TO DO: Give back the records in full, with every line exactly as it was.

*** Opening of INFORMATION SHOWN ***

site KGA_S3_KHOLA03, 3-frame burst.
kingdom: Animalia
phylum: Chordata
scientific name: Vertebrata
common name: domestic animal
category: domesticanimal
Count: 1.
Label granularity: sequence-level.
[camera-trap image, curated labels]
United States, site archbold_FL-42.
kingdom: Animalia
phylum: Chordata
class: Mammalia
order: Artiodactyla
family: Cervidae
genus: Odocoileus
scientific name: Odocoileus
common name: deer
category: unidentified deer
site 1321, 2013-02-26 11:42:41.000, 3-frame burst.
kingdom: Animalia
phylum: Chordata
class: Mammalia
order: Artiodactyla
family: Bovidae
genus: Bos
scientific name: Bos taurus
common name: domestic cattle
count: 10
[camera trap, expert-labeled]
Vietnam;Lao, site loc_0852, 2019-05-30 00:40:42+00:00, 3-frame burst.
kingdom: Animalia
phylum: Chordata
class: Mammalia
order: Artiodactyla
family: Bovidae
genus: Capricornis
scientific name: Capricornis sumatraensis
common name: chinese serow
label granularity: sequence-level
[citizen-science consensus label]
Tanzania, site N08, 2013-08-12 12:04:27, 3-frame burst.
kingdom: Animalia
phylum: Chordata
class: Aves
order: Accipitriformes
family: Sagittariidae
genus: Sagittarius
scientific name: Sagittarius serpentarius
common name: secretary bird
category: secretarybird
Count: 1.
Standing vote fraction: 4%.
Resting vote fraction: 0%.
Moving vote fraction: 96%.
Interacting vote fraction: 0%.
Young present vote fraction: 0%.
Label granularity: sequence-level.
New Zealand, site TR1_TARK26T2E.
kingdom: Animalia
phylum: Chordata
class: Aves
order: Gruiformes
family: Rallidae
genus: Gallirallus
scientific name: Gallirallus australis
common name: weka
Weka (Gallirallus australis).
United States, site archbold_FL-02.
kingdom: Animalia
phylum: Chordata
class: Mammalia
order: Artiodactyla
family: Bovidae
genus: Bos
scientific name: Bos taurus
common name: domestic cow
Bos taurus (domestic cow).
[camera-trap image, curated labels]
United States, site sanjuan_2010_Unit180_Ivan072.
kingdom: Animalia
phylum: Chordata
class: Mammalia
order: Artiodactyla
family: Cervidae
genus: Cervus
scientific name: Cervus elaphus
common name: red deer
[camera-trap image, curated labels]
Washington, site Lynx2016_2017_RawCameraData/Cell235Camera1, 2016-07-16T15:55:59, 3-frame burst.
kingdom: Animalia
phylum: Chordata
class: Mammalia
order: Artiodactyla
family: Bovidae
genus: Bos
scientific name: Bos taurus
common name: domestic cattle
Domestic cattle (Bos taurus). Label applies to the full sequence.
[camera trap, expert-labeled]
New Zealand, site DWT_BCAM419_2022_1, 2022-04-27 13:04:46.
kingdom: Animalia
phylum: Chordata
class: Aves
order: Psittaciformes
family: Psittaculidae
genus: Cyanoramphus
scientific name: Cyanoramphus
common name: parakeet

*** Close of INFORMATION SHOWN ***

THE COMPLETED TASK:
site KGA_S3_KHOLA03, 3-frame burst.
kingdom: Animalia
phylum: Chordata
scientific name: Vertebrata
common name: domestic animal
category: domesticanimal
Count: 1.
Label granularity: sequence-level.
[camera-trap image, curated labels]
United States, site archbold_FL-42.
kingdom: Animalia
phylum: Chordata
class: Mammalia
order: Artiodactyla
family: Cervidae
genus: Odocoileus
scientific name: Odocoileus
common name: deer
category: unidentified deer
site 1321, 2013-02-26 11:42:41.000, 3-frame burst.
kingdom: Animalia
phylum: Chordata
class: Mammalia
order: Artiodactyla
family: Bovidae
genus: Bos
scientific name: Bos taurus
common name: domestic cattle
count: 10
[camera trap, expert-labeled]
Vietnam;Lao, site loc_0852, 2019-05-30 00:40:42+00:00, 3-frame burst.
kingdom: Animalia
phylum: Chordata
class: Mammalia
order: Artiodactyla
family: Bovidae
genus: Capricornis
scientific name: Capricornis sumatraensis
common name: chinese serow
label granularity: sequence-level
[citizen-science consensus label]
Tanzania, site N08, 2013-08-12 12:04:27, 3-frame burst.
kingdom: Animalia
phylum: Chordata
class: Aves
order: Accipitriformes
family: Sagittariidae
genus: Sagittarius
scientific name: Sagittarius serpentarius
common name: secretary bird
category: secretarybird
Count: 1.
Standing vote fraction: 4%.
Resting vote fraction: 0%.
Moving vote fraction: 96%.
Interacting vote fraction: 0%.
Young present vote fraction: 0%.
Label granularity: sequence-level.
New Zealand, site TR1_TARK26T2E.
kingdom: Animalia
phylum: Chordata
class: Aves
order: Gruiformes
family: Rallidae
genus: Gallirallus
scientific name: Gallirallus australis
common name: weka
Weka (Gallirallus australis).
United States, site archbold_FL-02.
kingdom: Animalia
phylum: Chordata
class: Mammalia
order: Artiodactyla
family: Bovidae
genus: Bos
scientific name: Bos taurus
common name: domestic cow
Bos taurus (domestic cow).
[camera-trap image, curated labels]
United States, site sanjuan_2010_Unit180_Ivan072.
kingdom: Animalia
phylum: Chordata
class: Mammalia
order: Artiodactyla
family: Cervidae
genus: Cervus
scientific name: Cervus elaphus
common name: red deer
[camera-trap image, curated labels]
Washington, site Lynx2016_2017_RawCameraData/Cell235Camera1, 2016-07-16T15:55:59, 3-frame burst.
kingdom: Animalia
phylum: Chordata
class: Mammalia
order: Artiodactyla
family: Bovidae
genus: Bos
scientific name: Bos taurus
common name: domestic cattle
Domestic cattle (Bos taurus). Label applies to the full sequence.
[camera trap, expert-labeled]
New Zealand, site DWT_BCAM419_2022_1, 2022-04-27 13:04:46.
kingdom: Animalia
phylum: Chordata
class: Aves
order: Psittaciformes
family: Psittaculidae
genus: Cyanoramphus
scientific name: Cyanoramphus
common name: parakeet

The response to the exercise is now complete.